* What this task involves: Reproduce every one of the entries below word for word, without changing anything.

Source records:

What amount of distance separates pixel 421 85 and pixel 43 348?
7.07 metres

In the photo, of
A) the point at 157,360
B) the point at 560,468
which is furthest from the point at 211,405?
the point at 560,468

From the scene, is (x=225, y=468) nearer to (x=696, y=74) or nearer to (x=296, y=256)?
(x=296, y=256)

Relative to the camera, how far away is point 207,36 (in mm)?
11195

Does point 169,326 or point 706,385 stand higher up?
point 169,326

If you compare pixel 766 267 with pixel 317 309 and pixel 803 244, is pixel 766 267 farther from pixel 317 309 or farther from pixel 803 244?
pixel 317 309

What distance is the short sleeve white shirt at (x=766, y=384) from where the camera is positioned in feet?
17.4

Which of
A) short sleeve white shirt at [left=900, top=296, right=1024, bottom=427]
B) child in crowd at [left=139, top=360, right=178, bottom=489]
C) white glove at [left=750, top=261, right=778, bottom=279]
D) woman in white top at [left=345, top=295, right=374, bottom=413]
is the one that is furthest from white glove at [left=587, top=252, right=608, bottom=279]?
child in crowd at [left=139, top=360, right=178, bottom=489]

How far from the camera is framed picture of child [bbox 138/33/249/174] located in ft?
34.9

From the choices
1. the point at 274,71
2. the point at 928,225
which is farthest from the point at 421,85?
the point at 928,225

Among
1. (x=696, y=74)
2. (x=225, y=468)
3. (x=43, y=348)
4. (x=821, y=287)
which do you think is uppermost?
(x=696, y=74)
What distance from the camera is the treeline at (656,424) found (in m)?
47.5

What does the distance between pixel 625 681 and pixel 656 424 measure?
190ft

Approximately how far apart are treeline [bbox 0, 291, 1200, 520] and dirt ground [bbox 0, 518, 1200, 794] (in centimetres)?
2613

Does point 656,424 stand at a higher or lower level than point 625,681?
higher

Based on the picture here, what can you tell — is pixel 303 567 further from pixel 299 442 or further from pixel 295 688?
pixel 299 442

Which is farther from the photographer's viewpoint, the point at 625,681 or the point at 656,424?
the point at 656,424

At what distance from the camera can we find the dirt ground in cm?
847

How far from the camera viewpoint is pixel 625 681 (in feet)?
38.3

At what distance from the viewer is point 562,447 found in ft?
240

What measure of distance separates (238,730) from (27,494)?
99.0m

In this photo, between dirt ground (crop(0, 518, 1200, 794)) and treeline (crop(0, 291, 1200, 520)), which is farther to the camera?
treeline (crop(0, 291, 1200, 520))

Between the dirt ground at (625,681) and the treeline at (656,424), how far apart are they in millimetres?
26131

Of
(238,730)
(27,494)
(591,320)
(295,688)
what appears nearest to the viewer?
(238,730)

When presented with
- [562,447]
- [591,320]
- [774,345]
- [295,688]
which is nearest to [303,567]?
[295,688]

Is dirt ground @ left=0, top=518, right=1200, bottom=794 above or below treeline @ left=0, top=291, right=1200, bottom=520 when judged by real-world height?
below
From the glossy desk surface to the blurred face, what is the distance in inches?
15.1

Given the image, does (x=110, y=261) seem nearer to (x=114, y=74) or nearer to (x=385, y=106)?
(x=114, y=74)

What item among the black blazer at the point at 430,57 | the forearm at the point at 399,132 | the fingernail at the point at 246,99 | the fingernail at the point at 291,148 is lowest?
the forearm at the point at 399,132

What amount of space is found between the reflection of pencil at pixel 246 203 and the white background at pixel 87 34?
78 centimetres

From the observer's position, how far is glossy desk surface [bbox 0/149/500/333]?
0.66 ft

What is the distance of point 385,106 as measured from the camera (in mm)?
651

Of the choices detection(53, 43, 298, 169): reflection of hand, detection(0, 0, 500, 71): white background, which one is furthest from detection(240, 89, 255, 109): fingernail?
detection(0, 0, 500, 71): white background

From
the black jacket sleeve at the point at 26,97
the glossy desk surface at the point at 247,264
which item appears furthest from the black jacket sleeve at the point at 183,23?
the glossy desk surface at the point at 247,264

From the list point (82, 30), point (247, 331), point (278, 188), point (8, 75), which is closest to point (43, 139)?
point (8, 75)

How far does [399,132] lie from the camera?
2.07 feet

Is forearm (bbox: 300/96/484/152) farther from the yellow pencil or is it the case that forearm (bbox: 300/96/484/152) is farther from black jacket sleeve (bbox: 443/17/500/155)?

* Answer to this problem:
What amount of distance separates pixel 421 85 and pixel 43 348?
7.07 metres

In the photo, of
A) the point at 157,360
B) the point at 560,468
which is furthest from the point at 211,405?
the point at 560,468

From the scene, is (x=225, y=468) nearer to (x=696, y=74) or nearer to (x=296, y=256)?
(x=296, y=256)

Relative to the camera, how far away is point 207,36 (in mm)?
11195

Does point 169,326 or point 706,385 stand higher up?
point 169,326

If you compare pixel 766 267 with pixel 317 309 and pixel 803 244, is pixel 766 267 farther from pixel 317 309 or farther from pixel 803 244?
pixel 317 309

What distance is the short sleeve white shirt at (x=766, y=384) from where the camera is positioned in feet?
17.4

Which of
A) short sleeve white shirt at [left=900, top=296, right=1024, bottom=427]
B) child in crowd at [left=139, top=360, right=178, bottom=489]
C) white glove at [left=750, top=261, right=778, bottom=279]
D) woman in white top at [left=345, top=295, right=374, bottom=413]
is the one that is furthest from white glove at [left=587, top=252, right=608, bottom=279]?
child in crowd at [left=139, top=360, right=178, bottom=489]

How far from the camera is framed picture of child [bbox 138/33/249/174] located in ft?
34.9

From the choices
1. the point at 274,71
2. the point at 928,225
which is farthest from the point at 421,85?
the point at 928,225

Among
1. (x=696, y=74)
2. (x=225, y=468)
3. (x=43, y=348)
4. (x=821, y=287)
which do you think is uppermost?
(x=696, y=74)
What distance from the camera is the treeline at (656,424) found (in m)?
47.5

What does the distance between pixel 625 681 and pixel 656 424 measure?
190ft

Approximately how far apart are treeline [bbox 0, 291, 1200, 520] and dirt ground [bbox 0, 518, 1200, 794] (in centimetres)?
2613

Does point 656,424 stand at a higher or lower level than point 625,681?
higher

Based on the picture here, what can you tell — is pixel 303 567 further from pixel 299 442 or further from pixel 295 688?
pixel 299 442

Which is farther from the photographer's viewpoint, the point at 625,681 or the point at 656,424?
the point at 656,424

At what distance from the camera can we find the dirt ground in cm?
847

How far from the camera viewpoint is pixel 625 681 (in feet)?
38.3

At what distance from the viewer is point 562,447 found in ft?
240

What measure of distance separates (238,730) from (27,494)?
99.0m

In this photo, between dirt ground (crop(0, 518, 1200, 794)) and treeline (crop(0, 291, 1200, 520)), which is farther to the camera?
treeline (crop(0, 291, 1200, 520))

Between the dirt ground at (625,681) and the treeline at (656,424), how far apart are they in millimetres?
26131

Of
(238,730)
(27,494)
(591,320)
(295,688)
what appears nearest to the viewer?
(238,730)

When presented with
- [562,447]
- [591,320]
- [774,345]
- [295,688]
which is nearest to [303,567]?
[295,688]

Is dirt ground @ left=0, top=518, right=1200, bottom=794 above or below treeline @ left=0, top=291, right=1200, bottom=520 when judged by real-world height?
below
From the glossy desk surface to the blurred face, what is the distance in inches?
15.1

Given the image, does (x=110, y=261) seem nearer to (x=114, y=74) or nearer to (x=385, y=106)?
(x=114, y=74)

What item among the black blazer at the point at 430,57 | the forearm at the point at 399,132 | the fingernail at the point at 246,99 | the fingernail at the point at 291,148 is lowest?
the forearm at the point at 399,132

What amount of space is found between the reflection of pencil at pixel 246 203 and the white background at pixel 87 34?
78 centimetres

From the observer's position, how far is glossy desk surface [bbox 0/149/500/333]?
0.66 ft

What is the distance of point 385,106 as measured from the camera (in mm)?
651

Of the choices detection(53, 43, 298, 169): reflection of hand, detection(0, 0, 500, 71): white background, which one is furthest from detection(240, 89, 255, 109): fingernail?
detection(0, 0, 500, 71): white background

From
the black jacket sleeve at the point at 26,97
the glossy desk surface at the point at 247,264
which item appears furthest from the black jacket sleeve at the point at 183,23?
the glossy desk surface at the point at 247,264

From the list point (82, 30), point (247, 331), point (278, 188), point (8, 75), which is closest to point (43, 139)?
point (8, 75)

How far does [399,132] lie from the camera?
2.07 feet

Is forearm (bbox: 300/96/484/152) farther from the yellow pencil or is it the case that forearm (bbox: 300/96/484/152) is farther from black jacket sleeve (bbox: 443/17/500/155)?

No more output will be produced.